## Directions
a) Reproduce the essay on letting go of resentment word for word, from "Even if the" down to "only punishing yourself.".
b) In the essay on letting go of resentment, the paragraph beginning "I made her a coffee" names the things done to help the struggling coworker. List all of them.

Shortly afterwards, I found her struggling with a project at her desk.  I approached to see if she was OK.  She wasn’t.  She felt overworked, under prepared and just couldn’t cope.  And that’s when I did what had previously been unthinkable.  I offered to help.

I made her a coffee, listened to her and gave my support where I could.  From that moment she started to become more supportive and caring towards me too.  The story doesn’t end with us going on to be best buddies, our personalities are far too different for that, but we did build a working relationship that was respectful and collaborative.

You see we all have a choice to make.  We can focus on all of our negative interactions with somebody and feel anger and resentment.  We can choose to reflect those feelings of anger and resentment back to them and thus breed more negative circumstances within the relationship or we can choose to act with love.

What I couldn’t see when the relationship was at its worse (and controversial as this statement may prove to be) is that the criticisms people level at you, are often the insecurities they hold about themselves.  I had failed to recognise she was a human being who was acting out through fear and my responses and actions were doing nothing to calm and reassure her.  I had written her off and closed down the shutters.  I was not acting with love, I too had contributed to the negative relationship we had built.

When we shift focus and feel more gratitude towards a person, no matter how difficult that might seem, it automatically changes the energy surrounding the relationship.  We become more open to understanding them better and in doing so create a stronger foundation in which to build a more beneficial relationship.

Even if the person is no longer actively in your life (through either estrangement or a relationship breakdown) just by allowing yourself to let go of any feelings of blame and resentment will at the very least make you feel happier and more at peace.  Your clearer mindset will help you make better decisions on how to move forward.  If it is your desire for the relationship to be mended, you will be better placed to welcome them back should they choose to return.

If your first thought when reading this was ‘but they did this to me and I can’t forgive them’  it is important for you to understand that they are not experiencing these feelings towards themselves, only you are.  Therefore by holding onto these feelings you are effectively only punishing yourself.

Allow yourself to start feeling better right now.  Direct the time you would have spent today talking and feeling negatively about that person, into making a list of all the things you feel grateful or appreciate about them.  You may need to trawl the archives, but trawl through it you should, because only by letting go can you start to heal.

“Holding on to anger is like grasping a hot coal with the intent of throwing it at someone else; you are the one who gets burned.”

## Spatial relation data
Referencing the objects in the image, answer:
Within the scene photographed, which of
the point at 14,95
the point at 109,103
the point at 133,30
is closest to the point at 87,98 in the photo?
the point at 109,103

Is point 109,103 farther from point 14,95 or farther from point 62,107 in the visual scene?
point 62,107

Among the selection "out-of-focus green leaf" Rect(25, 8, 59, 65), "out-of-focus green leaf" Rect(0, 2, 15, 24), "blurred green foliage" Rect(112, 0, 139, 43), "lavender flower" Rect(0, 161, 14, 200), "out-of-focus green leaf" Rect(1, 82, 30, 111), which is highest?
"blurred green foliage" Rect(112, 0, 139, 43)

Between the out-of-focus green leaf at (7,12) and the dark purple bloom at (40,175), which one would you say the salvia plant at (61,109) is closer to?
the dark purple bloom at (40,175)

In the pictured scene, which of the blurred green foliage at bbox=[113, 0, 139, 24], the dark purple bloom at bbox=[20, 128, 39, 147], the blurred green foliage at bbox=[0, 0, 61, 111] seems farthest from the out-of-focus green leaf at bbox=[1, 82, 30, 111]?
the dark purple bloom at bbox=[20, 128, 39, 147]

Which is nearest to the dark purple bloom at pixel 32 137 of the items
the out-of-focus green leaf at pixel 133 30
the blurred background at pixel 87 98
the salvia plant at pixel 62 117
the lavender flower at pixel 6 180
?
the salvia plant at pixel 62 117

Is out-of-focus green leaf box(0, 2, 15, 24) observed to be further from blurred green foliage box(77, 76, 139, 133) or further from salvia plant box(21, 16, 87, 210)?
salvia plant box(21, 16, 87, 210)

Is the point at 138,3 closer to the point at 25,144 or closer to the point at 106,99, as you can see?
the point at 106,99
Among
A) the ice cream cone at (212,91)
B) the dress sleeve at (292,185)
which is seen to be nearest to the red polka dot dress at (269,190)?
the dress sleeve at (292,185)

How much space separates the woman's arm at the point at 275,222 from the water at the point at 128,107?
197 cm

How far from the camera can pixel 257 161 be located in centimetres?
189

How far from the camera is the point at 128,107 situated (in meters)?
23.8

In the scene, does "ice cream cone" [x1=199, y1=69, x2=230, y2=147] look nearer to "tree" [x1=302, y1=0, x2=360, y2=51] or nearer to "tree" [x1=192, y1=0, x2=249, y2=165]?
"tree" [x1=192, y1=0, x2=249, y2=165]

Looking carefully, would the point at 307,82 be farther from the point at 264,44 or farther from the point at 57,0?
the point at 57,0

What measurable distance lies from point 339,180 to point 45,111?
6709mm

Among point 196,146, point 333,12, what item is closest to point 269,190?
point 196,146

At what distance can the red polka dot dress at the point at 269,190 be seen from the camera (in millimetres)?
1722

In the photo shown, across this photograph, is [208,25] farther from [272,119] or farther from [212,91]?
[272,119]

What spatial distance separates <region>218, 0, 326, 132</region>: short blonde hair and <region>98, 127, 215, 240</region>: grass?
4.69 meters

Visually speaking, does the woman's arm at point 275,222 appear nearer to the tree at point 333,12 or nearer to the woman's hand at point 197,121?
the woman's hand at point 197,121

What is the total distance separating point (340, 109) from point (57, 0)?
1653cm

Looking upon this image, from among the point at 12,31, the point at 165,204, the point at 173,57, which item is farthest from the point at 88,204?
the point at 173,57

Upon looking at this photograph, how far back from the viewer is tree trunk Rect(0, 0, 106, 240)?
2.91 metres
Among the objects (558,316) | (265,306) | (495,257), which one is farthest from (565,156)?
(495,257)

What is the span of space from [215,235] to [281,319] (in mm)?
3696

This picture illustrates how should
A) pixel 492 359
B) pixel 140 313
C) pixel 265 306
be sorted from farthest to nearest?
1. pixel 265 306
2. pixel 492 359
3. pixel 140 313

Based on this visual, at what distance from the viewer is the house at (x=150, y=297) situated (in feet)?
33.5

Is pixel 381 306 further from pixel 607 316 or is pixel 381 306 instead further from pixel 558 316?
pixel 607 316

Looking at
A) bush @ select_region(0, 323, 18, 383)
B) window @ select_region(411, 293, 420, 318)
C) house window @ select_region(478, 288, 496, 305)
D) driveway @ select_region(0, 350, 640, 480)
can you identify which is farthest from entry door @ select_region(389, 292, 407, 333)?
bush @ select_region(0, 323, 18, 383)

## Exercise responses
a)
Even if the person is no longer actively in your life (through either estrangement or a relationship breakdown) just by allowing yourself to let go of any feelings of blame and resentment will at the very least make you feel happier and more at peace.  Your clearer mindset will help you make better decisions on how to move forward.  If it is your desire for the relationship to be mended, you will be better placed to welcome them back should they choose to return.

If your first thought when reading this was ‘but they did this to me and I can’t forgive them’  it is important for you to understand that they are not experiencing these feelings towards themselves, only you are.  Therefore by holding onto these feelings you are effectively only punishing yourself.

b)
- Made her a coffee
- Listened to her
- Gave support where possible